Re: Re: Re: A Bessel integral
- To: mathgroup at smc.vnet.net
- Subject: [mg36914] Re: [mg36887] Re: Re: A Bessel integral
- From: Andrzej Kozlowski <andrzej at platon.c.u-tokyo.ac.jp>
- Date: Wed, 2 Oct 2002 03:31:38 -0400 (EDT)
- Sender: owner-wri-mathgroup at wolfram.com
Your Mathematica 4.2 is certainly not like the one most of us have:
> This reveals us another integral which Mathematica 4.1 fails to
> calculate
>
> In[1] := Integrate[Cos[Pi/4 - z]^2/z, {z, 1, Infinity}] // N
> Out[1]= -0.0173083
>
> In[2] := $Version
> Out[2]= "4.1 for Microsoft Windows (November 2, 2000)"
>
> but Mathematica 4.2 handles correctly
>
> In[1] := Integrate[Cos[Pi/4 - z]^2/z, {z, 1, Infinity}]
> Out[1] = Integrate::"idiv": "Integral of"... "does not converge on
> {1, Infinity)."
>
> In[2] := $Version
> Out[2]= "4.2 for Microsoft Windows (February 28, 2002)"

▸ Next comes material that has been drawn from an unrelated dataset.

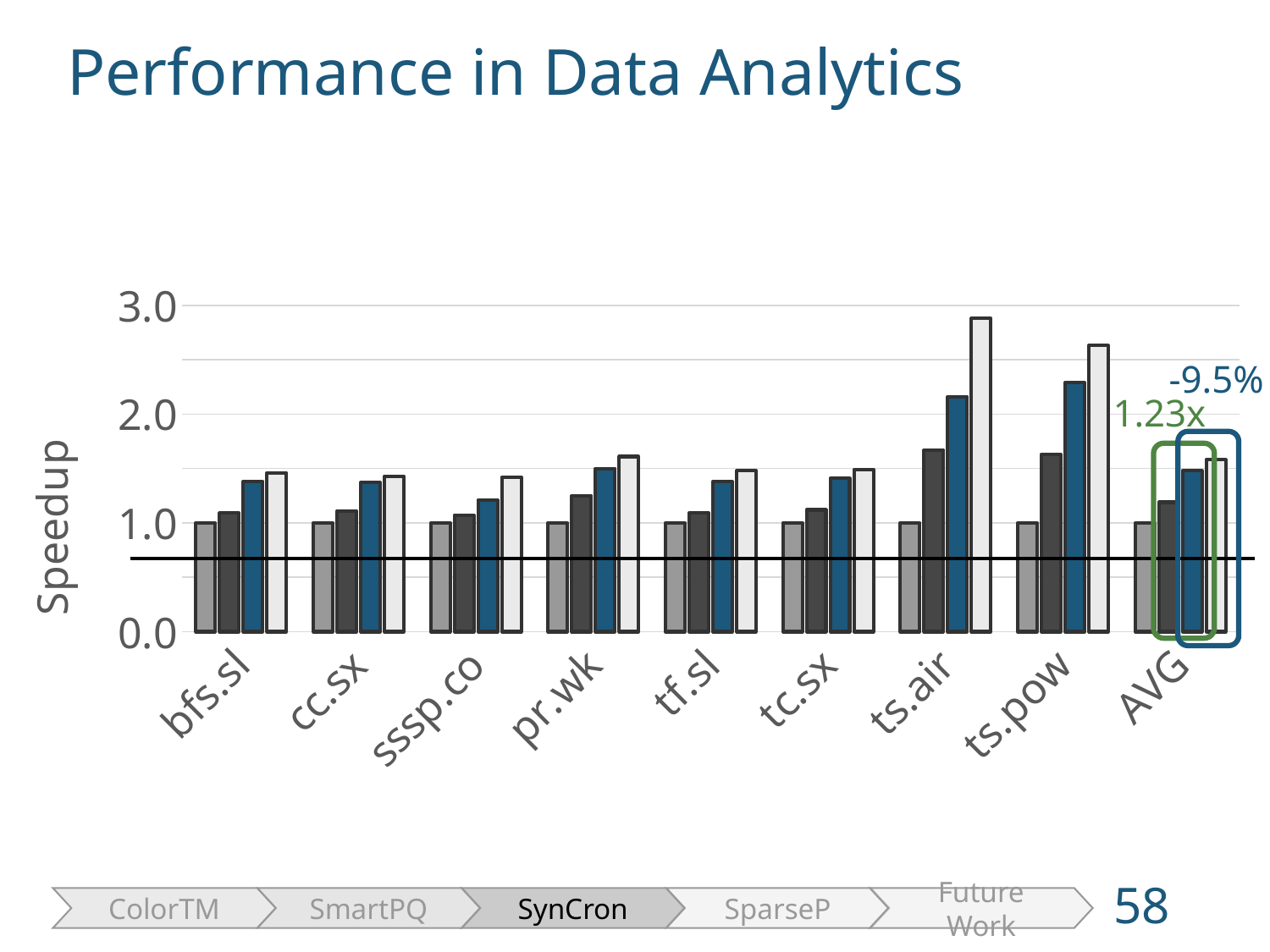
Is the value of the blue bar for ts.pow greater or less than 2.0? greater What is the title of the slide containing the chart? Performance in Data Analytics What kind of chart is shown on the slide? bar chart What is the speedup value of the first (light grey) bar for bfs.sl? 1.0 How many bars are plotted for each category in the chart? 4 Which category has the tallest bar in the chart? ts.air Is the value of the tallest bar for ts.air greater or less than 2.0? greater Is the value of the blue bar for bfs.sl greater or less than 2.0? less Which category has the larger fourth (lightest) bar, ts.air or bfs.sl? ts.air How many categories are shown along the x axis of the chart? 9 What annotation in green is written above the AVG group in the chart? 1.23x What is the speedup value of the first (light grey) bar for AVG? 1.0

Well, actually with my 4.2 we get:
In[1]:=
Integrate[Cos[Pi/4 - z]^2/z, {z, 1, Infinity}]
Out[1]=
(1/4)*(Pi - 2*SinIntegral[2])
>
>
> Even simpler,
>
> In[1] := Integrate[Cos[z]^2/z, {z, 1, Infinity}]
> Out[1] = -EulerGamma/2 - Log[2]/2 + (EulerGamma - CosIntegral[2] +
> Log[2])/2
>
> In[2] := $Version
> Out[2]= "4.1 for Microsoft Windows (November 2, 2000)"
>
> which is wrong while Mathematica 4.2 works excellent
>
> In[1] := Integrate[Cos[z]^2/z, {z, 1, Infinity}]

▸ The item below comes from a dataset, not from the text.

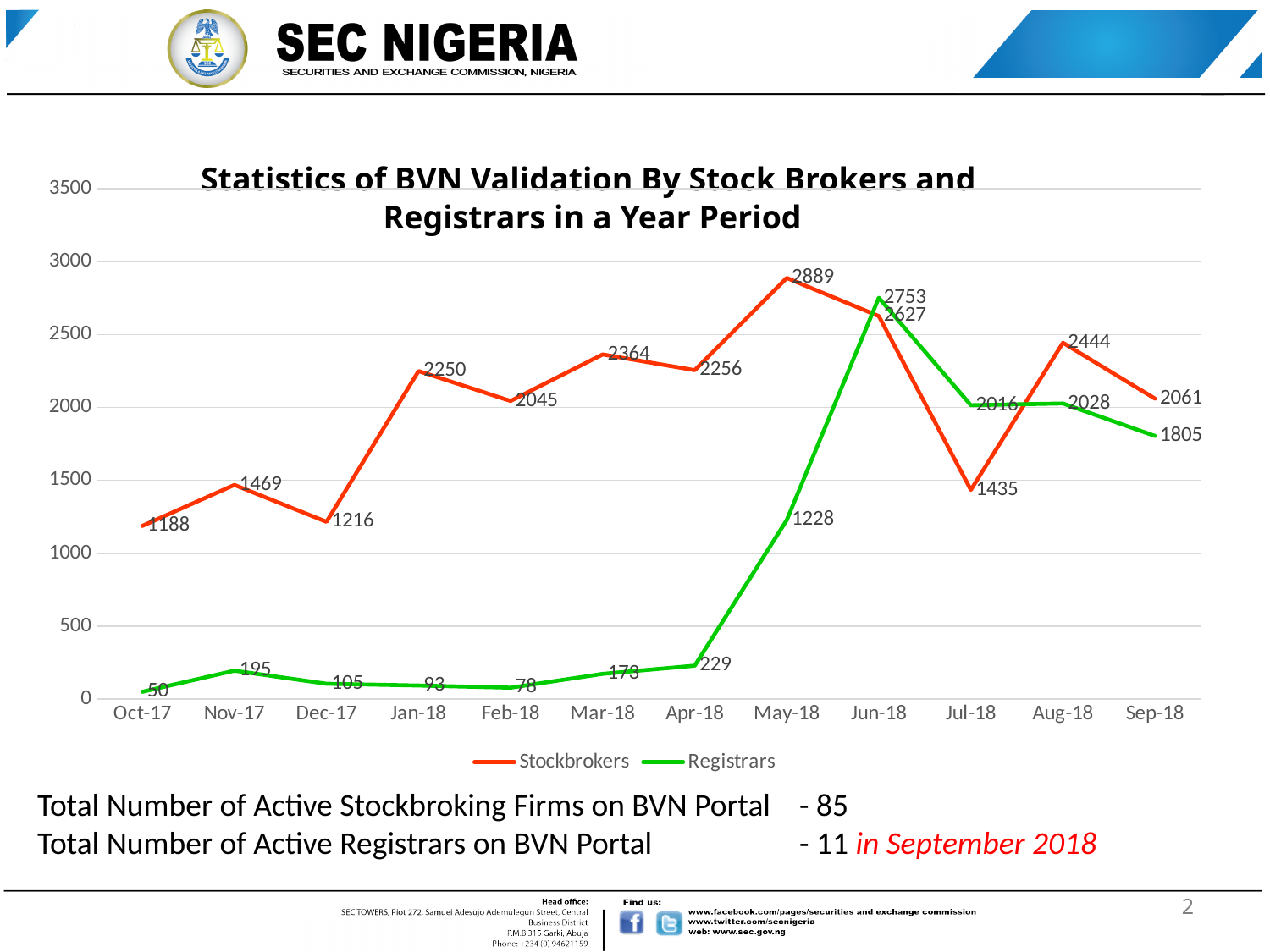
Is the Registrars value for May-18 greater or less than 1000? greater What is the Stockbrokers value for Jul-18? 1435 How many months are plotted along the x axis? 12 In Jun-18, which series has the larger value, Stockbrokers or Registrars? Registrars What is the Registrars value for Jun-18? 2753 In which month is the Stockbrokers series highest? May-18 How many series does the legend list? 2 What is the difference between the Stockbrokers values for May-18 and Jun-18? 262 Does the Registrars series rise or fall from Apr-18 to Jun-18? rise What kind of chart is shown on the slide? line chart What is the Stockbrokers value for May-18? 2889 In which month is the Registrars series lowest? Oct-17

> Out[1] = Integrate::"idiv": "Integral of"..."does not converge on
> {1, Infinity)."
>
> In[2] := $Version
> Out[2]= "4.2 for Microsoft Windows (February 28, 2002)"
Not so fast:
In[2]:=
Integrate[Cos[z]^2/z, {z, 1, Infinity}]
Out[2]=
-(EulerGamma/2) - Log[2]/2 +
(1/2)*(EulerGamma - CosIntegral[2] + Log[2])
I'd speculate that fixing these two integrals in the beta stage some
more important ones, so the original way of doing things was restored
in the released version.
However, it gets even more interesting if we load:
<< Calculus`Limit`
In[4]:=
Integrate[Cos[Pi/4-z]^2/z,{z,1,Infinity}]
ReplaceRepeated:: rrlim :"Exiting after Interval[{-1,1}]/z +
Interval[{0, 1}]/z scanned 65536 times."
From In[4]:=
Integrate:: idiv :Integral of Cos[Pi]/4 - z^2/z does not converge on
{1, Infinity].
Out[4]=
Integrate[Cos[Pi/4 - z]^2/z, {z, 1, Infinity}]
In[5]:=
Integrate[Cos[z]^2/z, {z, 1, Infinity}]
From In[5]:=
ReplaceRepeated::rrlim:Exiting after Interval[{0,1}] scanned 65536
times.
From In[5]:=
Integrate::idiv:Integral of Cos[z]^2/z does not converge on {1,
Infinity}
Out[5]=
Integrate[Cos[z]^2/z, {z, 1, Infinity}]
In[6]:=
$Version
Out[6]=
4.2 for Mac OS X (June 4, 2002)
>
>
>
Andrzej Kozlowski
Yokohama, Japan
http://www.mimuw.edu.pl/~akoz/
http://platon.c.u-tokyo.ac.jp/andrzej/